Integrated
Marketing Communications for Every Sized Organization
I’m sure you see or hear this a lot: Traditional PR is dead!
Media relations is dead! Websites are dead! Marketing is dead! Advertising is
dead! Newspapers are dead!
Granted, sometimes those things are written to motivate people
to click on a link, but all of the customary ways of communication are far from
dead. Instead, we find it’s necessary to integrate the things that are “dead”
with digital public relations.
Integrated marketing communications isn’t new. In the late 90s
and early 00s, lots of organizations were finding ways to break down internal
silos and inspire departments to work together. Dell asked WPP to consolidate all
of its agencies under one roof and you saw traditional ad agencies bringing in
PR, PR agencies bringing in graphic designers, and web firms finding ways to
work with PR and advertising.
Integration
vs. Silos
Then, of course, the tech bubble burst, 9/11 enveloped the
world, and the United States faced the Great Recession. Because of that and our
unemployment rate skyrocketing, people wanted to protect their jobs. They went
back to what they knew and, in most cases, re-created silos inside
organizations.
But here we are, facing a world where technology comes at us so quickly
now, it’s impossible to keep up, and if we don’t figure out –
quickly – how to integrate and work with other departments, we’ll be left
behind.
Think about it this way: It used to be you’d have a crisis
communication plan written and it would stay in a drawer until your PR team
pulled it out the following year, dusted it off, and gave it a good rewrite.
Now a crisis can erupt online in
about 20 minutes if you have one angry employee or customer.
Customer service used to be kept to the people in the cube farms
who answered the phones all day. Now the PR or marketing professionals are
managing customer service and experience through the social networks.

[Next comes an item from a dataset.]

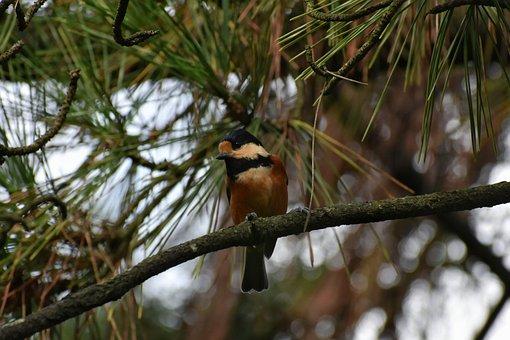 Animal, Forest, Bird, Wild Birds, Tits Department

And media relations meant you built relationships with
journalists who stayed in the same job for years and years and years. Now
influencers are bloggers, customers with large Twitter followings, or employees
who have highly engaged online friends.
Integrated
Marketing Communications
The value of integrated marketing communications and of
departments working together cohesively is more important now than it ever has
been in our history.
Following are five tips to integrate your efforts with those in
other departments.
- Lobby
     your senior executives to make total integration
     part of the incentive program for every employee. One of the things Geoff Livingston and I talk about
     in Marketing in the Round is
     how to do that efficiently and effectively.
- Develop
     an internal team – made up of one person from every department – to lead
     the charge and to be sure everyone knows what the other is doing. If your
     organization is small, it’s easier to do this, but don’t think you don’t
     have silos. When you have more than three people working together, silos
     exist.
- Customer
     service and HR (if they’re not already) will begin to use the social
     networks to connect with the people PR professionals have been building
     relationships with for the past few years. These are the people who work
     with your organization: They buy from you, they support you, or they work
     with you. It’s imperative these people have different touchpoints within
     the organization. Help them help you.
- Work
     with your colleagues on all facets of the organization’s growth. No longer
     can product development launch something without marketing and marketing
     can’t do a promotion or event without customer service.
- Create
     a system for complete transparency so people move out of their comfort
     boxes and are willing to work together, instead of in their silos.
In some ways, this is change management and, in others, you’re
going to be asking senior leadership to do something out of the norm.
It’s easy to say, “Oh. I’m in PR. I don’t need to do this.” But
someone needs to do it and, as communicators, it’s our jobs to make sure
customers and employees are getting what they need.